I'm tired, I'm tired of looking for all the flaws and that Mr. guy that I've lived with for so long.
I'm tired of the endless non stop searches in the mirror for that totally feminine look. Its so mind numbing to wake up in the morning and look in the mirror and repeat, repeat and repeat throughout the day endlessly. I just need to not care anymore whether those little kids looking at me are seeing that male that was me at one time. I'm to the point of totally not caring anymore about what I look like , I need some peace. No way this train is stopping, but I need the piece of mind that not caring brings.
I'm in sort of the same place. I still do care. I still need to convince myself I'm really female, and the rest of the world too. I'm trying to make my peace with it. It's euphorically wonderful when I do see myself as female, so I'm telling myself that caring is worth it because those feelings.
It's tough to explain how I stopped caring what others think. I suppose part of my strength comes from people who interact with on a daily basis (coworkers, friends, and family) either are accepting, tolerant, or don't care themselves. I used the "kill'em with kindness" strategy to get them on my side. Another part of my strength comes from emphasising my best feminine physical traits being my legs and lips. Hope I was helpful.

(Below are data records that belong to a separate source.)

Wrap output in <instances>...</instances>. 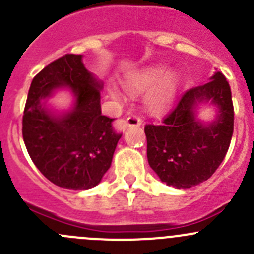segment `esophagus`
<instances>
[{"label": "esophagus", "instance_id": "1", "mask_svg": "<svg viewBox=\"0 0 254 254\" xmlns=\"http://www.w3.org/2000/svg\"><path fill=\"white\" fill-rule=\"evenodd\" d=\"M141 124H142L141 118L136 117V115H129L127 119H124L120 122V127H122V129H127V127H139Z\"/></svg>", "mask_w": 254, "mask_h": 254}]
</instances>
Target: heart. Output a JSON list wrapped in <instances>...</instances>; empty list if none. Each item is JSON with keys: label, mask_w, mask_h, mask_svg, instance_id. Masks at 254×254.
<instances>
[{"label": "heart", "mask_w": 254, "mask_h": 254, "mask_svg": "<svg viewBox=\"0 0 254 254\" xmlns=\"http://www.w3.org/2000/svg\"><path fill=\"white\" fill-rule=\"evenodd\" d=\"M124 87L134 96L151 89L146 98L148 109L152 112H162L175 101L178 78L173 73H168L165 66L155 65L127 76L124 79ZM111 96L114 99H120V93L114 87L111 88Z\"/></svg>", "instance_id": "heart-1"}]
</instances>
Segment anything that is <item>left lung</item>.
<instances>
[{
  "instance_id": "1",
  "label": "left lung",
  "mask_w": 254,
  "mask_h": 254,
  "mask_svg": "<svg viewBox=\"0 0 254 254\" xmlns=\"http://www.w3.org/2000/svg\"><path fill=\"white\" fill-rule=\"evenodd\" d=\"M217 107L211 122L197 118L201 104ZM234 132V104L221 72L188 89L161 125L145 127L148 165L167 186L191 188L214 175L226 156Z\"/></svg>"
}]
</instances>
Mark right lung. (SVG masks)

Have you ever seen the movie "meatballs" with Bill Murray? Summer camp-they are in a baseball game with the rich over indulged team from the camp across the lake. Murray's team is losing and he gives one of the best motivational speeches ever. Its' recurring theme is "it just doesn't matter." The point is to lighten up, there are really important things, not so important things, and things over which you have no control. For many things we perceive as important, the reality is that it just doesn't matter. The hard part is acceptance and letting go.